[Text block Boundary: Start]

Trump Administration Spends First Half Of Second Term Dismantling The Nation's Public Health Defenses, Resolving Long-Standing Concern That The Government Was Still Trying To Prevent Disease
WASHINGTON. The Trump administration confirmed this week that 15 months of sustained action against the federal public health apparatus had achieved its central aim, ensuring that the United States government is no longer meaningfully organized around the prevention of disease.
The effort began on the first day of the term, when the President signed an executive order withdrawing the country from the World Health Organization, removing the United States from the body that coordinates the international response to outbreaks. Within weeks the Senate confirmed Robert F. Kennedy Jr. as Secretary of Health and Human Services, after which the administration began purging the federal vaccine advisory structure and replacing its members with figures who had built careers questioning vaccines. Officials described the changes as a restoration of common sense rather than the removal of expertise.
In March the administration laid off roughly 20,000 employees across HHS, the Centers for Disease Control and Prevention, the Food and Drug Administration, and the National Institutes of Health, then halted several CDC infectious disease tracking programs and froze NIH grants, delaying cancer and Alzheimer's research already underway. "We inherited a system obsessed with finding diseases," said a senior administration official, who noted that a government that has stopped looking for outbreaks will, by definition, report fewer of them. "We are simply choosing not to look."
The administration canceled roughly $500 million in mRNA vaccine research, dismantled the Advisory Committee on Immunization Practices and reconstituted it with vaccine skeptics, and ended the recommendation that healthy children and pregnant women receive the COVID-19 vaccine free of charge. In July the President signed legislation cutting Medicaid by an estimated $700 billion to $1 trillion, which the Congressional Budget Office projected would leave 10 to 17 million more Americans without coverage. Over the same period a measles outbreak spread across Texas, producing the first American measles deaths in a decade, an outcome the administration noted had occurred without any new federal program being required to cause it.
By early 2026 the administration's response to an ongoing H5N1 bird flu outbreak was being widely faulted as inadequate, a characterization officials attributed to the same monitoring agencies they had spent the year reducing. Department representatives stressed that the pathogens themselves would continue circulating on their normal schedule, now without the administrative burden of a government attempting to track, fund, or vaccinate against them.
At press time, the administration confirmed that it considered the threat of federal public health policy to be substantially neutralized, citing the steadily shrinking number of scientists, surveillance programs, and vaccine recommendations left to defend.

[Text block Boundary: End]
[Information given Boundary: Start]

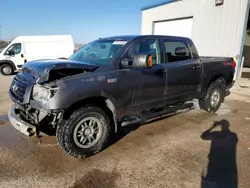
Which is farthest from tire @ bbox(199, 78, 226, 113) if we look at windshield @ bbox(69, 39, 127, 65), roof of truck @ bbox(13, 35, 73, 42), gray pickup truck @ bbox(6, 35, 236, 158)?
roof of truck @ bbox(13, 35, 73, 42)

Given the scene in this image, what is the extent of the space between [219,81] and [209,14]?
6.91 meters

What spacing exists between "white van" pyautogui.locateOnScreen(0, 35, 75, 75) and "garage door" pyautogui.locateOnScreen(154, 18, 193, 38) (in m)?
5.90

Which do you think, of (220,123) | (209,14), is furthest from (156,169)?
(209,14)

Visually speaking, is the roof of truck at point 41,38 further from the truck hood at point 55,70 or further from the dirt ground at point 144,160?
the truck hood at point 55,70

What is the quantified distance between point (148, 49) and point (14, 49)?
11.9m

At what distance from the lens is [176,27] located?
13406 mm

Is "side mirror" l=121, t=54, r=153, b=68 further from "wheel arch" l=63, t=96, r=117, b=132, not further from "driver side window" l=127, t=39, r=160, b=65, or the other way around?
"wheel arch" l=63, t=96, r=117, b=132

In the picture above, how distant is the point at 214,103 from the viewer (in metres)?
5.85

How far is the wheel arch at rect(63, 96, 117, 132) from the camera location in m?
3.30

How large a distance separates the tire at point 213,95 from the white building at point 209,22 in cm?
533

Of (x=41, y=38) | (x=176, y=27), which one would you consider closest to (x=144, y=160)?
(x=176, y=27)

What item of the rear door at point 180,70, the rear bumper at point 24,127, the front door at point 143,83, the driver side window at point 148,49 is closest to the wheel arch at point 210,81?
the rear door at point 180,70

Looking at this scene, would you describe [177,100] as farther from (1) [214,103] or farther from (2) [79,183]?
(2) [79,183]

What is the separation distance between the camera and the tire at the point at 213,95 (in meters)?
5.60
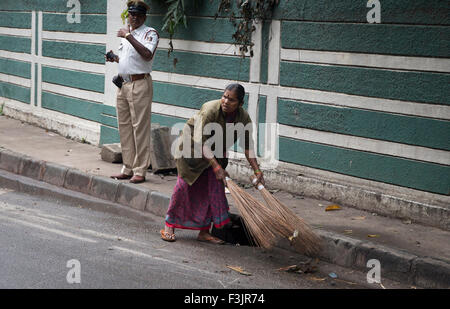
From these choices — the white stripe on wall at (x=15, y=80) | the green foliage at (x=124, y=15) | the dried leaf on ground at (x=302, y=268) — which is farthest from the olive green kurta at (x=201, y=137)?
the white stripe on wall at (x=15, y=80)

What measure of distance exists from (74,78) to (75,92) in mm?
204

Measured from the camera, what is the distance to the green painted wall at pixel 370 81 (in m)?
6.21

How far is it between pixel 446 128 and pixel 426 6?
1.08 m

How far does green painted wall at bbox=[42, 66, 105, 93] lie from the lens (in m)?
9.88

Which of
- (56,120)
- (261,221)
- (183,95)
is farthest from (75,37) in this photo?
(261,221)

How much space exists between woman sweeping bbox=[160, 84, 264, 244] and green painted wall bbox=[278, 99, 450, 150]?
1389 millimetres

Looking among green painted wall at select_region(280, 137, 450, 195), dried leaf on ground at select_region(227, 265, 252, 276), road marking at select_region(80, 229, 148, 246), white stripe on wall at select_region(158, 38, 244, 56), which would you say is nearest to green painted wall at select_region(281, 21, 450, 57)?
white stripe on wall at select_region(158, 38, 244, 56)

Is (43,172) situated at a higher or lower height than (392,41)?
lower

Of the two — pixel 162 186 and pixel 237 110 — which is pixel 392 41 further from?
pixel 162 186

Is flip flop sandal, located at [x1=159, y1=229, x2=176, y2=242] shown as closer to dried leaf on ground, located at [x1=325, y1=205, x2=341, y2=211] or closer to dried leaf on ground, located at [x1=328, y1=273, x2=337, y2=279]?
dried leaf on ground, located at [x1=328, y1=273, x2=337, y2=279]

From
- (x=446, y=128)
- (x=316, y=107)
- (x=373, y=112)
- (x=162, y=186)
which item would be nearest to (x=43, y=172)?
(x=162, y=186)

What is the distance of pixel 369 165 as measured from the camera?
679cm
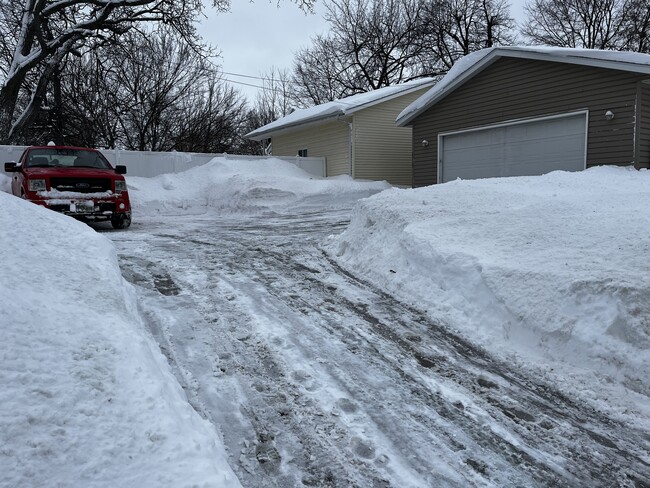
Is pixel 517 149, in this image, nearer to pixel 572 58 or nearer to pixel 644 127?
pixel 572 58

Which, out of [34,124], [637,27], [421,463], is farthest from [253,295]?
[637,27]

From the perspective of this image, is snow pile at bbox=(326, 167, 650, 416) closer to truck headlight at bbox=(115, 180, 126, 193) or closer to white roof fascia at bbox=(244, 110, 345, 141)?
truck headlight at bbox=(115, 180, 126, 193)

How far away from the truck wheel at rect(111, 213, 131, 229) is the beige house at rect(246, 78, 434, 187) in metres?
10.8

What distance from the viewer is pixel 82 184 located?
10.1 metres

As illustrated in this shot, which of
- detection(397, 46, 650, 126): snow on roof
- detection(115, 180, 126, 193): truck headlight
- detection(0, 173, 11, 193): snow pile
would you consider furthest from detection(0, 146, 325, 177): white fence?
detection(397, 46, 650, 126): snow on roof

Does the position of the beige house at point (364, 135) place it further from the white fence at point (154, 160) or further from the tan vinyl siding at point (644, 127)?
the tan vinyl siding at point (644, 127)

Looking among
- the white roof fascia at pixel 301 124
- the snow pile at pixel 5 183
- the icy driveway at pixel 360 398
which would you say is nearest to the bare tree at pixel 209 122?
the white roof fascia at pixel 301 124

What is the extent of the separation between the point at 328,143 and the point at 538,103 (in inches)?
402

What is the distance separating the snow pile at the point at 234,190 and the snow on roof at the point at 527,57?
11.4 ft

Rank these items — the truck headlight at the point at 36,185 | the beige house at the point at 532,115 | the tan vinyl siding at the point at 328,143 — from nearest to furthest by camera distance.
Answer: the truck headlight at the point at 36,185 → the beige house at the point at 532,115 → the tan vinyl siding at the point at 328,143

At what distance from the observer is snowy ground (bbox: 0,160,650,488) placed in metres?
2.31

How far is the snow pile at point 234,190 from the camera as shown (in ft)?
53.7

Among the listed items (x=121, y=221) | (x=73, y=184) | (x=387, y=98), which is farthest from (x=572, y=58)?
(x=73, y=184)

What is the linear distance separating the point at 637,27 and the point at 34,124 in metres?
31.2
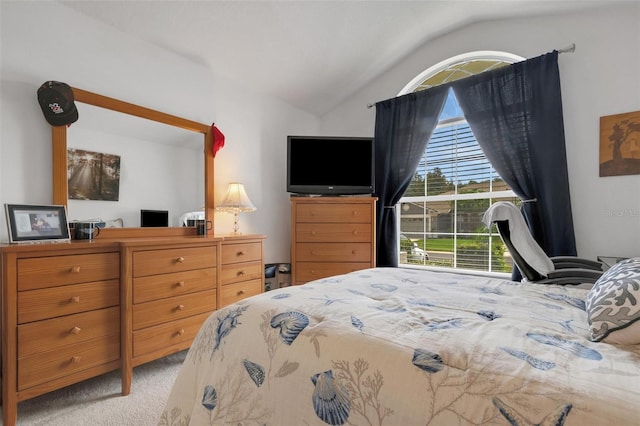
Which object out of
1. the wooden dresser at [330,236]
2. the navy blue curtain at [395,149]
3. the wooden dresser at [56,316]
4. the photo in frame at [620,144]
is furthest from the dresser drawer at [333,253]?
the photo in frame at [620,144]

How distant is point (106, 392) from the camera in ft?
5.85

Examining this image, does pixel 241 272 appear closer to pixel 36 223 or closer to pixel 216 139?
pixel 216 139

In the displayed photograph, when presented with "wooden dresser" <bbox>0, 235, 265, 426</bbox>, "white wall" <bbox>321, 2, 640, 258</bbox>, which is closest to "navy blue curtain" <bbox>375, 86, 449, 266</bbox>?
"white wall" <bbox>321, 2, 640, 258</bbox>

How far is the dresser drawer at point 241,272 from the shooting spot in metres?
2.34

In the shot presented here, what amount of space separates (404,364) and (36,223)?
6.70 feet

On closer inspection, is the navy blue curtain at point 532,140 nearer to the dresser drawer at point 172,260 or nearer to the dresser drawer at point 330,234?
the dresser drawer at point 330,234

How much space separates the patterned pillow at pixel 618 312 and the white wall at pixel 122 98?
8.50 feet

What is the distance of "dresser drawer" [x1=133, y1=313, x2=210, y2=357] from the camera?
1838 millimetres

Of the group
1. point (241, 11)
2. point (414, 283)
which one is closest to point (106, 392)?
point (414, 283)

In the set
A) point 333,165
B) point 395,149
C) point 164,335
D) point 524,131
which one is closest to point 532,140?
point 524,131

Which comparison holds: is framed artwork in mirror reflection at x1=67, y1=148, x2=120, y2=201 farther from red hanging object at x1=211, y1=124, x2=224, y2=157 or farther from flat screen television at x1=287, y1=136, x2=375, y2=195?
flat screen television at x1=287, y1=136, x2=375, y2=195

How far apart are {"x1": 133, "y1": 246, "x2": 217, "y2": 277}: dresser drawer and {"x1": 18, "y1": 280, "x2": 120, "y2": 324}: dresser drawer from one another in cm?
16

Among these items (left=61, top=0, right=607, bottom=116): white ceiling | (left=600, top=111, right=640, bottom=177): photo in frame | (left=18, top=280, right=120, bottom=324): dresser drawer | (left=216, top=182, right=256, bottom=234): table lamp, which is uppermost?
(left=61, top=0, right=607, bottom=116): white ceiling

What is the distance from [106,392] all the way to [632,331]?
7.69 feet
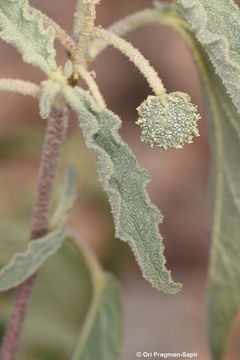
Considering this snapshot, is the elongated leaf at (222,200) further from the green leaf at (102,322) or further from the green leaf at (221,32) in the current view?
the green leaf at (221,32)

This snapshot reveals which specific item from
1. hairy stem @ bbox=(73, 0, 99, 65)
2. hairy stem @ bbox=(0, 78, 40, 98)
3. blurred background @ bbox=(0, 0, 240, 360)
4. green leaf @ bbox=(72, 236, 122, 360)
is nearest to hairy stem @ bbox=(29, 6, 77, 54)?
hairy stem @ bbox=(73, 0, 99, 65)

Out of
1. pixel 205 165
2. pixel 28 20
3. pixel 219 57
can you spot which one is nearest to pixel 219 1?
pixel 219 57

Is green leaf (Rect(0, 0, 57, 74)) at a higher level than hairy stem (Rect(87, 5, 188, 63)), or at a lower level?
lower

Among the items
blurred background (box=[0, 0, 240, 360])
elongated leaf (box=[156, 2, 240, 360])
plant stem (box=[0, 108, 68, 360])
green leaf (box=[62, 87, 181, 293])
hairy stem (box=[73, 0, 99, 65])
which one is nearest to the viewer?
green leaf (box=[62, 87, 181, 293])

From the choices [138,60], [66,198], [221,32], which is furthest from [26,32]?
[66,198]

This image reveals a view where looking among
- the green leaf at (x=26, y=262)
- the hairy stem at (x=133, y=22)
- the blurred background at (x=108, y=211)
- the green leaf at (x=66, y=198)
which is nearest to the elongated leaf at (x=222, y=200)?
the hairy stem at (x=133, y=22)

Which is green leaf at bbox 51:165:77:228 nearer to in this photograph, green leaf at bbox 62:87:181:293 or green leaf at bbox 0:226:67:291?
green leaf at bbox 0:226:67:291
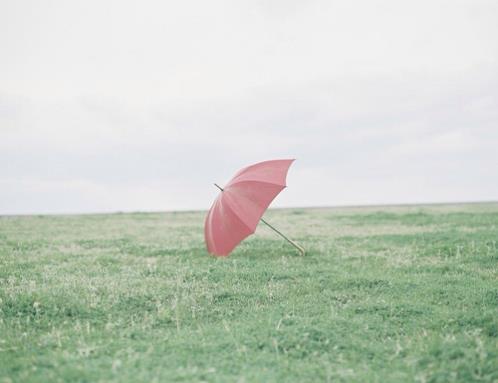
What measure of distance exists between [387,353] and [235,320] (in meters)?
2.36

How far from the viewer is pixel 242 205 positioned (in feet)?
36.6

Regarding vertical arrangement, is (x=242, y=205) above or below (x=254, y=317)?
above

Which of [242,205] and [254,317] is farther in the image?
[242,205]

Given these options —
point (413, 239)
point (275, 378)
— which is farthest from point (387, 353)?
point (413, 239)

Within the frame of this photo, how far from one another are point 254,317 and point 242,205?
12.9 ft

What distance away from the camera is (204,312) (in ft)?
26.1

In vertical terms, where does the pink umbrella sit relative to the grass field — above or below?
above

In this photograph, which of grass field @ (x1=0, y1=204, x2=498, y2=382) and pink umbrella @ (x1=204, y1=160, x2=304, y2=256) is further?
pink umbrella @ (x1=204, y1=160, x2=304, y2=256)

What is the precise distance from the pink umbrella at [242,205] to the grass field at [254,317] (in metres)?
0.67

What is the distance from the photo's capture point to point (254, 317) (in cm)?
754

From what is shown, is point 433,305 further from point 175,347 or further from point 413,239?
point 413,239

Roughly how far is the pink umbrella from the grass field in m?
0.67

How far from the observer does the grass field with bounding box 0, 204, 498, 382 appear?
5516mm

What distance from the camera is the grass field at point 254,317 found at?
18.1 ft
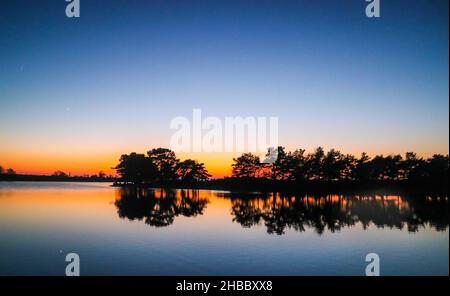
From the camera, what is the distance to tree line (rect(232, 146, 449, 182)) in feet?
235

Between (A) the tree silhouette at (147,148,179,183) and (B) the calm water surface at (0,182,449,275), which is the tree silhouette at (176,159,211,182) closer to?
(A) the tree silhouette at (147,148,179,183)

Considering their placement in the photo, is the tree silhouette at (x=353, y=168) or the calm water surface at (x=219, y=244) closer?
the calm water surface at (x=219, y=244)

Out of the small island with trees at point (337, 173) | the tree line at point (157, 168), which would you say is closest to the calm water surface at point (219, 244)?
the small island with trees at point (337, 173)

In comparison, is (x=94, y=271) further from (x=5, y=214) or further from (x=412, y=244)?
(x=5, y=214)

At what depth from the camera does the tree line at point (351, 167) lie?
71500 mm

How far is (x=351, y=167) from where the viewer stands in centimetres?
7506

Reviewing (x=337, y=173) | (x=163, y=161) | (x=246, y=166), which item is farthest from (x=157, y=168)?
(x=337, y=173)
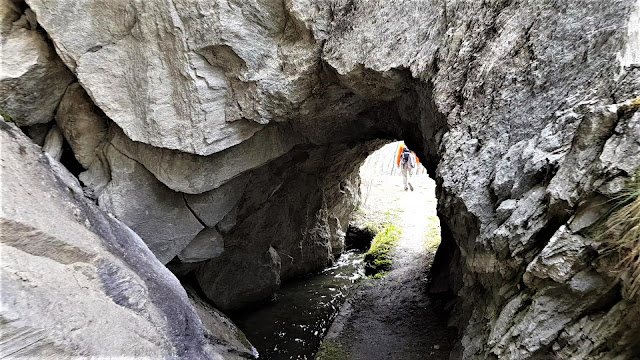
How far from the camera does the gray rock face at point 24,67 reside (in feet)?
19.2

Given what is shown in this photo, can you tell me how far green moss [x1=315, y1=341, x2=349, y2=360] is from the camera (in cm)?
815

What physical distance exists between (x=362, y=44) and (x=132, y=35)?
3505 millimetres

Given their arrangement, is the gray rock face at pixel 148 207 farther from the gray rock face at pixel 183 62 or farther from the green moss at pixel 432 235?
the green moss at pixel 432 235

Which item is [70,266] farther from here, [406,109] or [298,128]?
[406,109]

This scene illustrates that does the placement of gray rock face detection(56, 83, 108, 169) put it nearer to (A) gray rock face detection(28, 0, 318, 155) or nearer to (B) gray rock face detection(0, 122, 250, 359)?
(A) gray rock face detection(28, 0, 318, 155)

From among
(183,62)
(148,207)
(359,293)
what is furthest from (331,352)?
(183,62)

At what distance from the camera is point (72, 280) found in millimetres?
3943

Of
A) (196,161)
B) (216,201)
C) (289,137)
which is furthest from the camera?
(289,137)

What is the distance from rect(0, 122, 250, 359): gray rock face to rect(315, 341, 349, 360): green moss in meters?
3.42

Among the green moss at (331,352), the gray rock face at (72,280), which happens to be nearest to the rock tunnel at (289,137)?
the gray rock face at (72,280)

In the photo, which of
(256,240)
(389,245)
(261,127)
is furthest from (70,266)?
(389,245)

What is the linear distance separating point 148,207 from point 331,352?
483 cm

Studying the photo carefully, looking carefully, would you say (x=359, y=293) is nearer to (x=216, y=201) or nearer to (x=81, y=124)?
(x=216, y=201)

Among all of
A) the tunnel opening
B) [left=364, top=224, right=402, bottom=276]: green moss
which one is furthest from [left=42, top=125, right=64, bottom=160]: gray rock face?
[left=364, top=224, right=402, bottom=276]: green moss
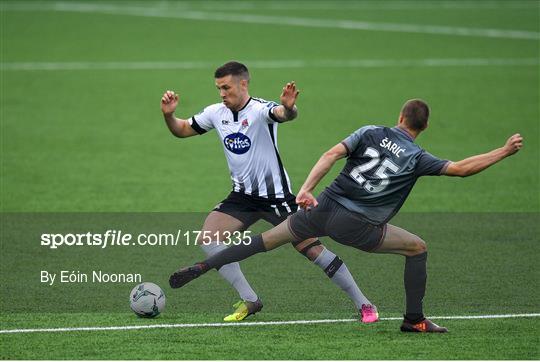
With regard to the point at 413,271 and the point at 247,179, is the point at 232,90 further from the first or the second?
the point at 413,271

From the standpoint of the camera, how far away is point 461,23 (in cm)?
3612

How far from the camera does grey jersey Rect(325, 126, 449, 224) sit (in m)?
10.8

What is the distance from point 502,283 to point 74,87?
16.6 m

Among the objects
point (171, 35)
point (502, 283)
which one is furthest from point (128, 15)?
point (502, 283)

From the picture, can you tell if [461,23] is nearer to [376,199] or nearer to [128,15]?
[128,15]

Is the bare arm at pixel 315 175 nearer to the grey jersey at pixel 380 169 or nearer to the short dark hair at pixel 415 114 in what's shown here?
the grey jersey at pixel 380 169

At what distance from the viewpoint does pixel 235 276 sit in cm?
1191

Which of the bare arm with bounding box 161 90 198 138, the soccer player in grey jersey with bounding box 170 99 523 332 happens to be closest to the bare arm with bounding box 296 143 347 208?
the soccer player in grey jersey with bounding box 170 99 523 332

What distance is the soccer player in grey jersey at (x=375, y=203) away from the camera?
35.5 feet

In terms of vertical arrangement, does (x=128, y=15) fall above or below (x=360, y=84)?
above

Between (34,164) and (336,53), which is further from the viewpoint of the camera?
(336,53)

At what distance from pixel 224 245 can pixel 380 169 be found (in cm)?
190

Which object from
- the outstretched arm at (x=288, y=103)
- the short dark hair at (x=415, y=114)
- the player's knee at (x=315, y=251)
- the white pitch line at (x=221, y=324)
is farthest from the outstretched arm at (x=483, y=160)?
the white pitch line at (x=221, y=324)

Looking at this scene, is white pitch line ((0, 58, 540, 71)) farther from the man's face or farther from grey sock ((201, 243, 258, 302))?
grey sock ((201, 243, 258, 302))
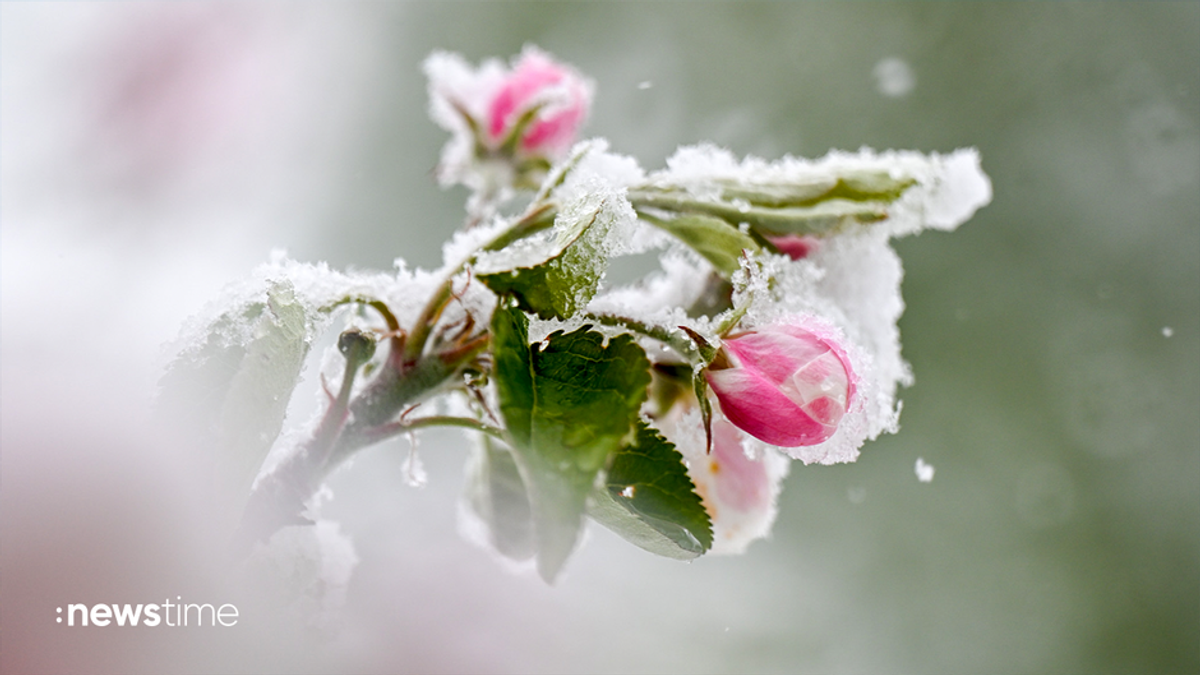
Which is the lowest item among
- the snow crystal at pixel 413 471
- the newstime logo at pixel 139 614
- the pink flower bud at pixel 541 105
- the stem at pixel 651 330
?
the newstime logo at pixel 139 614

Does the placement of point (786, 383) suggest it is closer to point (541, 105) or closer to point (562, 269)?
point (562, 269)

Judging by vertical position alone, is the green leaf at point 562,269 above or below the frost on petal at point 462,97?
below

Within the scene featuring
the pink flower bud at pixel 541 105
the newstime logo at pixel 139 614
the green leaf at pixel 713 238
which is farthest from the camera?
the pink flower bud at pixel 541 105

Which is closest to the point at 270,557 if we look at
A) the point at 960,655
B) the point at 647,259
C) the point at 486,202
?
the point at 486,202

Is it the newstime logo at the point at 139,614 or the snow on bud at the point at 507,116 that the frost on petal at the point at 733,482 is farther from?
the snow on bud at the point at 507,116

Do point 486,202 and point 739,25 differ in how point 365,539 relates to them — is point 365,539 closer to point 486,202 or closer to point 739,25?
point 486,202

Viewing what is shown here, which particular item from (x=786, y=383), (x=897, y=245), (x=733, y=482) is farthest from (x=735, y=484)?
(x=897, y=245)

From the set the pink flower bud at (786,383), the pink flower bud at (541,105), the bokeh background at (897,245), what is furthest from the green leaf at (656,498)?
the pink flower bud at (541,105)

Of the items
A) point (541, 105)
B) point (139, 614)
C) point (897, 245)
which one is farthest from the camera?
point (897, 245)
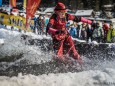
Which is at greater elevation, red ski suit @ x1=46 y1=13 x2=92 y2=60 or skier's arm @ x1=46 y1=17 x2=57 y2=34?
skier's arm @ x1=46 y1=17 x2=57 y2=34

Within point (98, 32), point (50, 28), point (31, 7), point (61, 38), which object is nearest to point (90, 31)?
point (98, 32)

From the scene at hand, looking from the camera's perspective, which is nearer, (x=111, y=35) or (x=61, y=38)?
(x=61, y=38)

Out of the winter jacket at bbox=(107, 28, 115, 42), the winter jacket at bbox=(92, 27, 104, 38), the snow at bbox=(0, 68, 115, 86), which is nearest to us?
the snow at bbox=(0, 68, 115, 86)

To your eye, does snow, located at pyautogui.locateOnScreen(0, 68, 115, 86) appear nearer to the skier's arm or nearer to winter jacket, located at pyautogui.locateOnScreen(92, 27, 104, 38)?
the skier's arm

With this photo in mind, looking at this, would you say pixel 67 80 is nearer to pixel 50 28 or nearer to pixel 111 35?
pixel 50 28

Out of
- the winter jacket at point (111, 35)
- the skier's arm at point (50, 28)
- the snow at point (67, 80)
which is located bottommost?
the winter jacket at point (111, 35)

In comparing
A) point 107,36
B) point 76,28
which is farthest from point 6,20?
point 107,36

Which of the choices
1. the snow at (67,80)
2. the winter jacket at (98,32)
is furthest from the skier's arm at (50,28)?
the winter jacket at (98,32)

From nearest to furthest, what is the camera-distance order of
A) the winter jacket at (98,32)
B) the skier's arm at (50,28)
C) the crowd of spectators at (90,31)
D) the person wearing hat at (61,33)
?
the skier's arm at (50,28) < the person wearing hat at (61,33) < the winter jacket at (98,32) < the crowd of spectators at (90,31)

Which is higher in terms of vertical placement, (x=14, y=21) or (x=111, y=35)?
(x=14, y=21)

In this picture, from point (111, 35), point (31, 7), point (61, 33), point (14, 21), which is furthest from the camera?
point (14, 21)

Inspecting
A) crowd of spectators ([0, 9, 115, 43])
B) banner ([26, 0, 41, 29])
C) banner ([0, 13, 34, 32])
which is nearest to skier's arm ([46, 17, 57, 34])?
banner ([26, 0, 41, 29])

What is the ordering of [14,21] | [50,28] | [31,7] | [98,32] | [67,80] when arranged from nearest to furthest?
1. [67,80]
2. [50,28]
3. [31,7]
4. [98,32]
5. [14,21]

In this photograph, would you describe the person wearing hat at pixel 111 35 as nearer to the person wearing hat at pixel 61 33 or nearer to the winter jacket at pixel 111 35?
the winter jacket at pixel 111 35
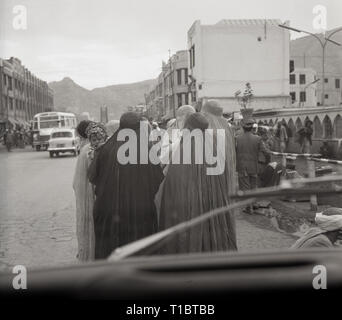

[Information given Boundary: End]

## To do
**1)** Please write out the public health article between "The effort began" and "removal of expertise.", inclusive.
**2)** In the public health article, how many employees did the administration lay off in March?

## List of answers
**1)**
The effort began on the first day of the term, when the President signed an executive order withdrawing the country from the World Health Organization, removing the United States from the body that coordinates the international response to outbreaks. Within weeks the Senate confirmed Robert F. Kennedy Jr. as Secretary of Health and Human Services, after which the administration began purging the federal vaccine advisory structure and replacing its members with figures who had built careers questioning vaccines. Officials described the changes as a restoration of common sense rather than the removal of expertise.

**2)** Roughly 20,000.